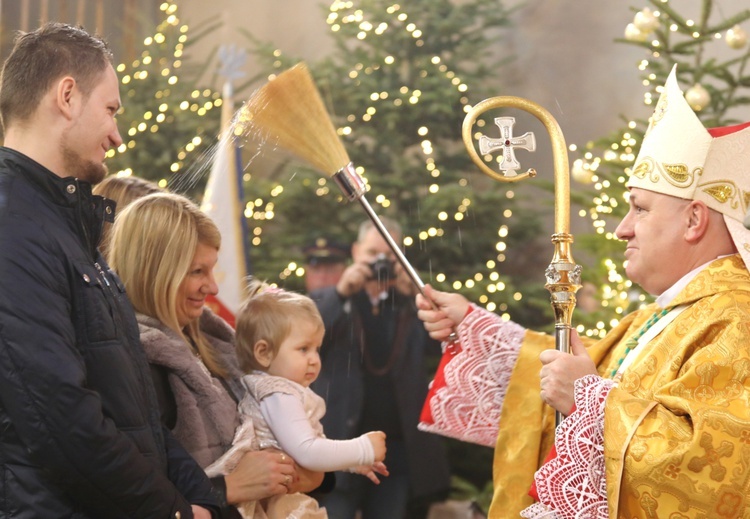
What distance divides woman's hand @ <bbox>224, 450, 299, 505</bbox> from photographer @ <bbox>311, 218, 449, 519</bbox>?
3129 mm

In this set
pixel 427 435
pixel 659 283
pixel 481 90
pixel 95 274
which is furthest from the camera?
pixel 481 90

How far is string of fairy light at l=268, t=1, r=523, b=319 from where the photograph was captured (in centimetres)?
698

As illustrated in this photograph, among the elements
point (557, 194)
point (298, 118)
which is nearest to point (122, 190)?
point (298, 118)

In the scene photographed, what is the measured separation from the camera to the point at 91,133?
208 centimetres

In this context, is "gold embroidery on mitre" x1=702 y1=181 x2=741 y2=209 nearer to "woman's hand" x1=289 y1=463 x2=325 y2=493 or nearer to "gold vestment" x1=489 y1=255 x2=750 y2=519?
"gold vestment" x1=489 y1=255 x2=750 y2=519

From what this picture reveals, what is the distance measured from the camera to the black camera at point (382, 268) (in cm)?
593

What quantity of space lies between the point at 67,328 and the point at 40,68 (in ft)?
1.91

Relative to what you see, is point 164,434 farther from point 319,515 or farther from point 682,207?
point 682,207

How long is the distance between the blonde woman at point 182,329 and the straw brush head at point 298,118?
0.32 m

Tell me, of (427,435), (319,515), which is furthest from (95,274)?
(427,435)

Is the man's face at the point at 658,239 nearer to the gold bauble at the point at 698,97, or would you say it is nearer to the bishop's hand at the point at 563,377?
the bishop's hand at the point at 563,377

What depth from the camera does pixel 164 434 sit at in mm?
2264

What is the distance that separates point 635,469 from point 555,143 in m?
0.88

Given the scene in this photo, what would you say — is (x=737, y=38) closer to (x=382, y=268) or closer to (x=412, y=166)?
(x=382, y=268)
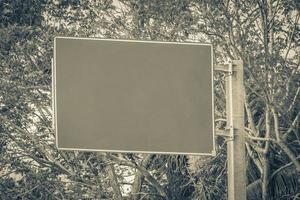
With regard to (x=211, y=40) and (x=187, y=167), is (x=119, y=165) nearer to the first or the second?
(x=187, y=167)

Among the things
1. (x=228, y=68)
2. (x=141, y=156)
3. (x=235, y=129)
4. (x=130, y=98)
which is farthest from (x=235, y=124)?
(x=141, y=156)

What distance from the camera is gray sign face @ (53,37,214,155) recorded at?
284 inches

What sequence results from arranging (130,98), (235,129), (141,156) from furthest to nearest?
(141,156) → (235,129) → (130,98)

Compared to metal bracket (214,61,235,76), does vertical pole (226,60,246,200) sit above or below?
below

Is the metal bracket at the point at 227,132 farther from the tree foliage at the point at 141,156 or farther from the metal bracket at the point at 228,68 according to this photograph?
the tree foliage at the point at 141,156

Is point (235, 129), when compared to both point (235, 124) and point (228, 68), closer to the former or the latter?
point (235, 124)

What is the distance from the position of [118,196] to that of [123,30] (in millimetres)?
3314

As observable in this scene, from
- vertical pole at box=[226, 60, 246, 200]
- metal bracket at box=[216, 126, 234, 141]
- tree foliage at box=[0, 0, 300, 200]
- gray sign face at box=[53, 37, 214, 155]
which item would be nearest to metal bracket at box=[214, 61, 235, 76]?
vertical pole at box=[226, 60, 246, 200]

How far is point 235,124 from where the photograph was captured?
25.0ft

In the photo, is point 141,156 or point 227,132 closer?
point 227,132

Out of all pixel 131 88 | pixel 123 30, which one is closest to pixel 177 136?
pixel 131 88

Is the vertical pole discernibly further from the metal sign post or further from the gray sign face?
the gray sign face

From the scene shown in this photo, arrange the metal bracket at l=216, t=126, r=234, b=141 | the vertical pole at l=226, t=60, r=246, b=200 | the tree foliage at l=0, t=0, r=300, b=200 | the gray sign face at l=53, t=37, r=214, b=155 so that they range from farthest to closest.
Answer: the tree foliage at l=0, t=0, r=300, b=200, the metal bracket at l=216, t=126, r=234, b=141, the vertical pole at l=226, t=60, r=246, b=200, the gray sign face at l=53, t=37, r=214, b=155

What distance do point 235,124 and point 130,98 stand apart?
107 centimetres
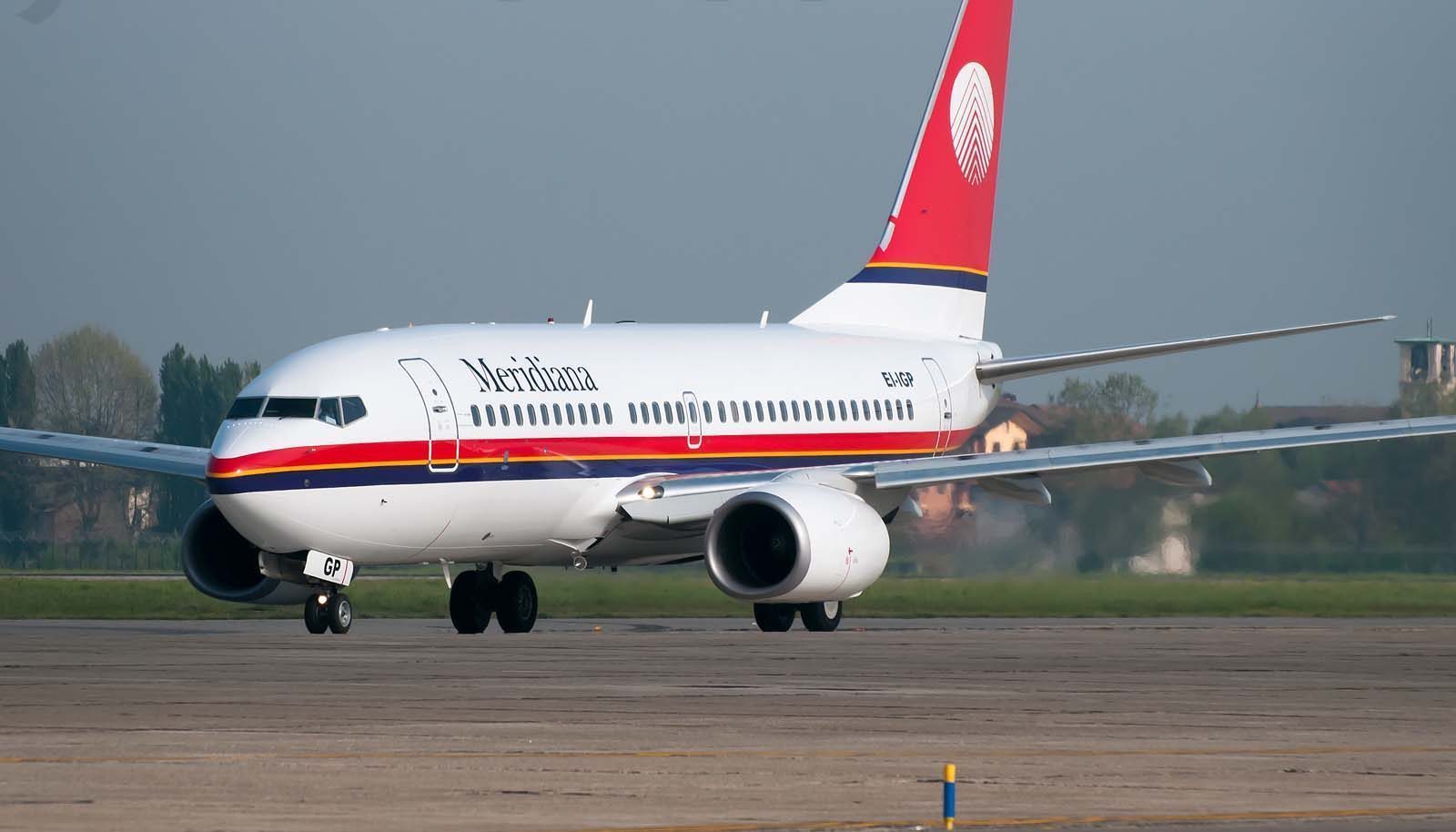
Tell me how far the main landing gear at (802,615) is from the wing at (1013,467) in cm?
170

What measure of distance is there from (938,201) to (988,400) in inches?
133

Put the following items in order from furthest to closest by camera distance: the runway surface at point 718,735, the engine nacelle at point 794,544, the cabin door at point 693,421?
the cabin door at point 693,421
the engine nacelle at point 794,544
the runway surface at point 718,735

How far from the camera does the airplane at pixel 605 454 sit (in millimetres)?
29422

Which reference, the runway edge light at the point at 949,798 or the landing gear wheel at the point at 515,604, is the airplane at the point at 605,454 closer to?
the landing gear wheel at the point at 515,604

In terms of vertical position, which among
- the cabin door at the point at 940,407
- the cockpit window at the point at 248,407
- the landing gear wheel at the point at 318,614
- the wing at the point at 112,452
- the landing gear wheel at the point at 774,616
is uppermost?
the cabin door at the point at 940,407

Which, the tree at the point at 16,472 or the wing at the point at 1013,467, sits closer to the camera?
the wing at the point at 1013,467

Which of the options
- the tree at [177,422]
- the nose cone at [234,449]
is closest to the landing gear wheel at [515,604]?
the nose cone at [234,449]

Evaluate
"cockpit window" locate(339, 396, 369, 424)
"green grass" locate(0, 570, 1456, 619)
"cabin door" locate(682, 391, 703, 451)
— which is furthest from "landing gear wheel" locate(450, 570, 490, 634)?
"green grass" locate(0, 570, 1456, 619)

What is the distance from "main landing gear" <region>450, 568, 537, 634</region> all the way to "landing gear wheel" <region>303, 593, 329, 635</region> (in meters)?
2.75

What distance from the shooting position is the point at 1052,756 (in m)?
16.6

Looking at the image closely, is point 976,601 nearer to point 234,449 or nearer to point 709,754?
point 234,449

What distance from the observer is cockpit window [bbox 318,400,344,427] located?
29.3 metres

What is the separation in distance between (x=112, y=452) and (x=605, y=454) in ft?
22.3

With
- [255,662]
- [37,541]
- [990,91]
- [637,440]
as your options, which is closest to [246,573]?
[637,440]
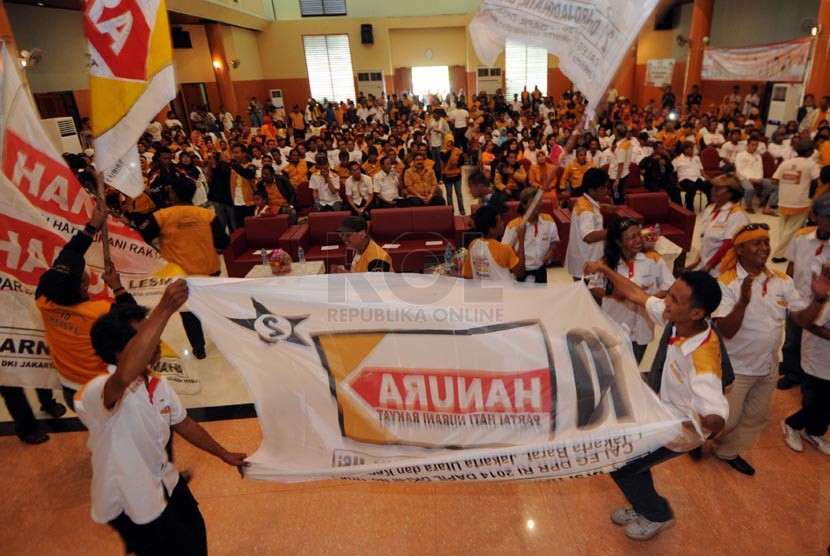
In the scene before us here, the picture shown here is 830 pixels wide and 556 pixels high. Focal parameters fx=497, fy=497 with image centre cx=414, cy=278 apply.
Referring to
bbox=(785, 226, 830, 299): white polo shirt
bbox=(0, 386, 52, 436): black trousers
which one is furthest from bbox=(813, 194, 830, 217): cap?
bbox=(0, 386, 52, 436): black trousers

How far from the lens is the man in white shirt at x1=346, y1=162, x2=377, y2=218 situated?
313 inches

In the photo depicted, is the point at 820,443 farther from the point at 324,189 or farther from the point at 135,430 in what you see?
the point at 324,189

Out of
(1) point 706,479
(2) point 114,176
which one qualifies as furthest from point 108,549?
(1) point 706,479

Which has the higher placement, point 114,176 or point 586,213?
point 114,176

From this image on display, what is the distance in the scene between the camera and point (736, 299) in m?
2.80

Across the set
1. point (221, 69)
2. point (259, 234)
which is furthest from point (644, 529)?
point (221, 69)

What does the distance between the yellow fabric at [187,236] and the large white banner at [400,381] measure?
2440 mm

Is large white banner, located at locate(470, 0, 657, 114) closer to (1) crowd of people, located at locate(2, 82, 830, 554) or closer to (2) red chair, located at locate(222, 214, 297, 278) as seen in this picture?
(1) crowd of people, located at locate(2, 82, 830, 554)

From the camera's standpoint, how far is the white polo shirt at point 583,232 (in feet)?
14.6

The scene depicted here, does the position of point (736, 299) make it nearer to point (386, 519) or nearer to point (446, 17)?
point (386, 519)

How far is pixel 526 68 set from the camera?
22.6m

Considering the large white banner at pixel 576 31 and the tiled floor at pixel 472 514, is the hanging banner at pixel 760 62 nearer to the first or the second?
the tiled floor at pixel 472 514

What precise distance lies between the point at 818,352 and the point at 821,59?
39.1 feet

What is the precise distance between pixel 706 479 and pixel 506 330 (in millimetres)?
1816
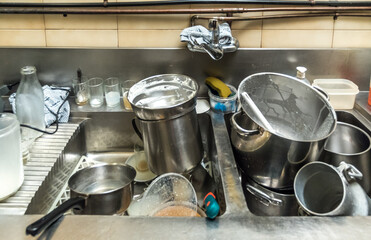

• [Exercise brief] Can you rewrite the material above with each "woman's hand" swapped for "hand of the woman", leaving every other word as it is and omitting the pictures?

• [Full solution]
What distance divides hand of the woman @ <bbox>224, 450, 299, 505</bbox> from photographer @ <bbox>311, 218, 449, 519</bbox>?
3129 mm

In this set
pixel 427 435
pixel 659 283
pixel 481 90
pixel 95 274
which is furthest from the camera?
pixel 481 90

How far is string of fairy light at l=268, t=1, r=523, b=319 from where the photograph was captured (in centimetres)?
698

As illustrated in this photograph, among the elements
point (557, 194)
point (298, 118)
which is nearest to point (122, 190)?
point (298, 118)

In the scene photographed, what is the measured separation from the camera to the point at 91,133?
208 centimetres

In this context, is "gold embroidery on mitre" x1=702 y1=181 x2=741 y2=209 nearer to "hand of the woman" x1=289 y1=463 x2=325 y2=493 or nearer to "gold vestment" x1=489 y1=255 x2=750 y2=519?
"gold vestment" x1=489 y1=255 x2=750 y2=519

From what this picture reveals, what is the distance measured from the camera to the black camera at point (382, 268) (in cm)?
593

What quantity of space lies between the point at 67,328 and the point at 40,68 (in ft)?
1.91

Relative to what you see, is point 164,434 farther from point 319,515 or farther from point 682,207?
point 682,207

How long is the distance between the blonde woman at point 182,329 and the straw brush head at point 298,118?
0.32 m

Tell me, of (427,435), (319,515), which is furthest from (95,274)?
(427,435)

Is the man's face at the point at 658,239 nearer to the gold bauble at the point at 698,97, or would you say it is nearer to the bishop's hand at the point at 563,377?
the bishop's hand at the point at 563,377

What depth from the camera does pixel 164 434 sit at in mm?
2264

What is the distance that separates point 635,469 from point 555,143 in m?
0.88

Given the scene in this photo, what would you say — is (x=737, y=38) closer to (x=382, y=268) or closer to (x=412, y=166)?
(x=382, y=268)
With regard to (x=211, y=40) and (x=187, y=167), is (x=119, y=165) nearer to the first or the second?
(x=187, y=167)

Among the things
1. (x=228, y=68)
2. (x=141, y=156)
3. (x=235, y=129)
4. (x=130, y=98)
which is farthest from (x=235, y=124)?
(x=141, y=156)

What distance from the camera is gray sign face @ (53,37,214,155) recorded at?
284 inches

What sequence results from arranging (130,98), (235,129), (141,156) from furthest to nearest?
(141,156) → (235,129) → (130,98)

Compared to metal bracket (214,61,235,76), does vertical pole (226,60,246,200) sit above or below?
below

Is the metal bracket at the point at 227,132 farther from the tree foliage at the point at 141,156 or farther from the metal bracket at the point at 228,68 according to this photograph?
the tree foliage at the point at 141,156

Is point (235, 129), when compared to both point (235, 124) and point (228, 68), closer to the former or the latter?
point (235, 124)

What is the distance from the position of [118,196] to that of [123,30] (in millimetres)?
3314

As observable in this scene, from
- vertical pole at box=[226, 60, 246, 200]
- metal bracket at box=[216, 126, 234, 141]
- tree foliage at box=[0, 0, 300, 200]
- gray sign face at box=[53, 37, 214, 155]
which item would be nearest to metal bracket at box=[214, 61, 235, 76]?
vertical pole at box=[226, 60, 246, 200]

How far is point 235,124 from where the photograph was captured?
25.0ft

In the photo, is point 141,156 or point 227,132 closer?
point 227,132

Out of all pixel 131 88 | pixel 123 30, which one is closest to pixel 177 136?
pixel 131 88

Is the vertical pole discernibly further from the metal sign post or further from the gray sign face?
the gray sign face

From the scene shown in this photo, arrange the metal bracket at l=216, t=126, r=234, b=141 | the vertical pole at l=226, t=60, r=246, b=200 | the tree foliage at l=0, t=0, r=300, b=200 | the gray sign face at l=53, t=37, r=214, b=155 so that they range from farthest to closest.
Answer: the tree foliage at l=0, t=0, r=300, b=200, the metal bracket at l=216, t=126, r=234, b=141, the vertical pole at l=226, t=60, r=246, b=200, the gray sign face at l=53, t=37, r=214, b=155

What distance do point 235,124 and point 130,98 stand apart?
107 centimetres
Tell me how far the main landing gear at (802,615) is from the wing at (1013,467) in cm?
170

What measure of distance is there from (938,201) to (988,400) in inches?
133

Put the following items in order from furthest to closest by camera distance: the runway surface at point 718,735, the engine nacelle at point 794,544, the cabin door at point 693,421?
the cabin door at point 693,421
the engine nacelle at point 794,544
the runway surface at point 718,735

How far from the camera does the airplane at pixel 605 454 sit (in millimetres)?
29422

Which reference, the runway edge light at the point at 949,798 or the landing gear wheel at the point at 515,604, is the airplane at the point at 605,454 closer to?
the landing gear wheel at the point at 515,604

In terms of vertical position, which among
- the cabin door at the point at 940,407
- the cockpit window at the point at 248,407
- the landing gear wheel at the point at 318,614
- the wing at the point at 112,452
- the landing gear wheel at the point at 774,616
is uppermost?
the cabin door at the point at 940,407

Which, the tree at the point at 16,472 or the wing at the point at 1013,467, sits closer to the camera?
the wing at the point at 1013,467

Which of the options
- the tree at [177,422]
- the nose cone at [234,449]
is closest to the landing gear wheel at [515,604]?
the nose cone at [234,449]

Evaluate
"cockpit window" locate(339, 396, 369, 424)
"green grass" locate(0, 570, 1456, 619)
"cabin door" locate(682, 391, 703, 451)
— which is furthest from "landing gear wheel" locate(450, 570, 490, 634)?
"green grass" locate(0, 570, 1456, 619)

What is the distance from "main landing gear" <region>450, 568, 537, 634</region> all the way to "landing gear wheel" <region>303, 593, 329, 635</region> (in meters)?
2.75

What distance from the shooting position is the point at 1052,756 (in m)?
16.6

Looking at the image closely, is point 976,601 nearer to point 234,449 or nearer to point 709,754?
point 234,449

What distance from the observer is cockpit window [bbox 318,400,344,427] located?
29.3 metres

What is the separation in distance between (x=112, y=452) and (x=605, y=454) in ft?
22.3

With
- [255,662]
- [37,541]
- [990,91]
- [637,440]
as your options, which is closest to [246,573]?
[637,440]
In the scene before us here, the picture shown here is 830 pixels wide and 556 pixels high. Focal parameters fx=497, fy=497 with image centre cx=414, cy=278 apply.
Referring to
bbox=(785, 226, 830, 299): white polo shirt
bbox=(0, 386, 52, 436): black trousers
which one is furthest from bbox=(813, 194, 830, 217): cap?
bbox=(0, 386, 52, 436): black trousers

How far from the lens is the man in white shirt at x1=346, y1=162, x2=377, y2=218 situated?
313 inches

In the photo depicted, is the point at 820,443 farther from the point at 324,189 or farther from the point at 135,430 in what you see?
the point at 324,189

Out of
(1) point 706,479
(2) point 114,176
which one qualifies as furthest from point 108,549?
(1) point 706,479

Which has the higher placement, point 114,176 or point 586,213?
point 114,176

From this image on display, what is the distance in the scene between the camera and point (736, 299) in m?
2.80

Across the set
1. point (221, 69)
2. point (259, 234)
which is furthest from point (644, 529)?
point (221, 69)

What does the distance between the yellow fabric at [187,236] and the large white banner at [400,381] measure?
2440 mm

Is large white banner, located at locate(470, 0, 657, 114) closer to (1) crowd of people, located at locate(2, 82, 830, 554) or closer to (2) red chair, located at locate(222, 214, 297, 278) as seen in this picture?
(1) crowd of people, located at locate(2, 82, 830, 554)

From the camera's standpoint, how far is the white polo shirt at point 583,232 (in feet)?
14.6

The scene depicted here, does the position of point (736, 299) make it nearer to point (386, 519) or nearer to point (446, 17)?
point (386, 519)

How far is pixel 526 68 set from the camera?
22.6m

Considering the large white banner at pixel 576 31 and the tiled floor at pixel 472 514, is the hanging banner at pixel 760 62 nearer to the first or the second?
the tiled floor at pixel 472 514

What precise distance lies between the point at 818,352 and the point at 821,59?
39.1 feet

What is the precise distance between pixel 706 479 and pixel 506 330 (in millimetres)?
1816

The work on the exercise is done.